Fòr skòr and sèvin yírz egów, áwr fáðirz bròt fòrþ an ðìs kántinent e núw néjsjin, kensíjvd in lìbirtij and dèdikejtid te ðe prapezìsjin ðat òl mèn ár krijéjtid íjkwel.
For skor aend sevin yirz ugow, awr fadhrrz braut forth an dhis kantinent u nuw neyshin, kunsiyvd in liburtiy aend dedikeytid tu dhu prapuzishin dhaet ol men ar kriyeytid iykwul.
What do you think?
The history of spelling reform in English is long and sad - sad, because despite more than a century of work, almost nothing has been accomplished. The only success has been Noah Webster's reforms of 1828: center color check defense. But Islanders (and some Canadians!) still write centre colour cheque defence. US President Theodore Roosevelt mandated some spelling simplifications in 1906, but the Congress reversed him 4 months later. Playwright George Bernard Shaw sponsored the development of an excellent new alphabet for English in 1960, but it never gained support. An Australian linguist, Harry Lindgren called for a gradual step-by-step reform, and his first stage - SR1 - was briefly used after 1975, but it never went any further.

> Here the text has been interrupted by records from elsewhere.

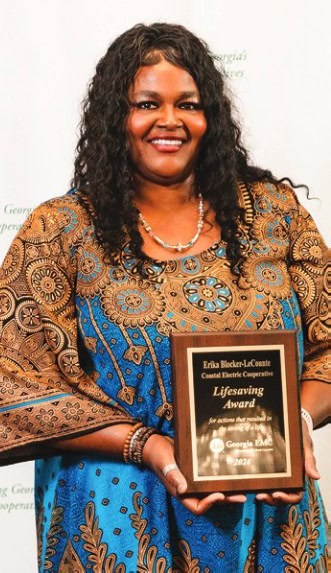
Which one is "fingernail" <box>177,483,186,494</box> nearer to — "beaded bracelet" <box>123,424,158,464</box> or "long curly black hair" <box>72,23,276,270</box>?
"beaded bracelet" <box>123,424,158,464</box>

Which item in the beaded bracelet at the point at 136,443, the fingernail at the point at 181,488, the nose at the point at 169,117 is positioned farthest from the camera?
the nose at the point at 169,117

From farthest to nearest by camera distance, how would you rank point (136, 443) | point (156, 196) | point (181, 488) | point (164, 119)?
point (156, 196) → point (164, 119) → point (136, 443) → point (181, 488)

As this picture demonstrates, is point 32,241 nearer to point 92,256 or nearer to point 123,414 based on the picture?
point 92,256

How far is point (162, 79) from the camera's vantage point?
2.24 meters

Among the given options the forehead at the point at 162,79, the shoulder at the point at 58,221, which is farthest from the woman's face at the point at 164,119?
the shoulder at the point at 58,221

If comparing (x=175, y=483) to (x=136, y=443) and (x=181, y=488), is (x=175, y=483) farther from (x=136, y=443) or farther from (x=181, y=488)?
(x=136, y=443)

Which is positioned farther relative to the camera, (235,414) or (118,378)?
(118,378)

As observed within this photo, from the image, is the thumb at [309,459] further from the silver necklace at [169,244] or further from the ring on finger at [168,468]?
the silver necklace at [169,244]

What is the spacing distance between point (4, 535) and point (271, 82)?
1266 millimetres

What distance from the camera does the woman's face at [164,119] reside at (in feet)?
7.34

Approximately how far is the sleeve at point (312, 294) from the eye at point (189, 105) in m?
0.27

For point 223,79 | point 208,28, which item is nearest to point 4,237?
point 208,28

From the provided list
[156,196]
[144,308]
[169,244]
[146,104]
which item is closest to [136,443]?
[144,308]

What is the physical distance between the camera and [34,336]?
2.20 m
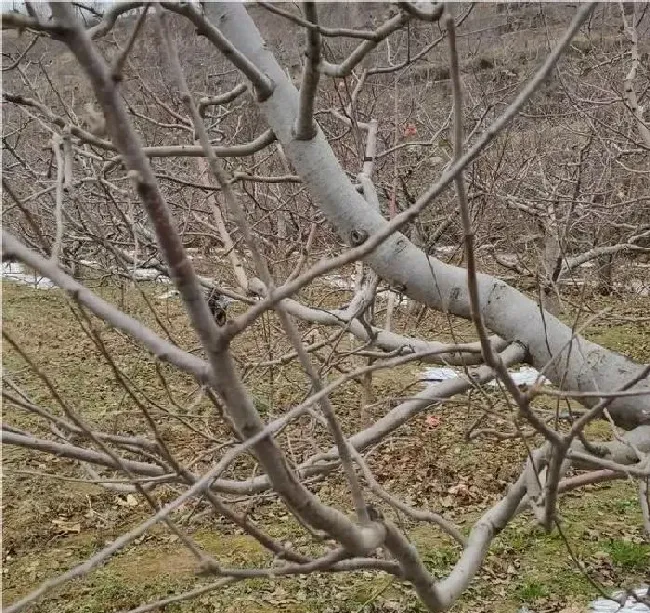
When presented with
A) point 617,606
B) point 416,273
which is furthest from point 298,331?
point 617,606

One difficulty that spelling reform proposals have always come up against is division within the ranks of the reformers. The basic split is between conservatives that want to change as little as possible, and radicals who are willing to change everything if it fixes the problem. I'll remind you all that the problem is not reading and writing - as Chinese shows, that can be done with a completely arbitrary collection of symbols. The problem is learning - and English spelling is hard to learn!
Obviously, a reform that makes worthless the years of study that current readers have put into mastering English spelling won't be popular with them, while the future readers who have yet to waste those years are not represented in the meetings, even though they are a much larger group (and everybody who didn't want to throw away their years of study when Webster was proposing his reforms is long dead).
As you can tell, I'm a radical. I think we should be writing English in the best possible alphabet, even if that makes it harder for current readers. After all, many languages - Turkish, Albanian, Malaysian, Vietnamese and all the Central Asia languages - have all changed alphabets, some more than once. Even English changed to the Roman alphabet from its original Runic alphabet, long ago! In a surprisingly short time, the old is forgotten and the new seems natural.
As this page shows, even the best efforts to reform spelling using the current alphabet will result in a less-than-ideal solution, using digraphs for missing letters as well as for diphthongs. A reform along the lines described above would elicit just as much resistance as using a new alphabet, while accomplishing much less. And as Shaw noted, using a new alphabet means that people don't see the reforms as simply misspellings.
A solution based on Musa (or a similar new alphabet) has several other advantages that no less radical solution will ever have. Most important, the same alphabet is used for other languages with the same sound values, which makes learning a foreign language much easier, and makes it much easier for foreigners to learn English. In addition, the Musa letters are featural; their shape is not arbitrary. The Musa keyboard is much smaller than a Roman keyboard. And Musa letters don't have different upper- and lower-case forms, nor different handwritten and printed forms.
We've been trying conservative measures for more than a century, in the faith that asking for less makes the proposals more likely to be accepted. But that hasn't worked, so far. Let's try asking for more!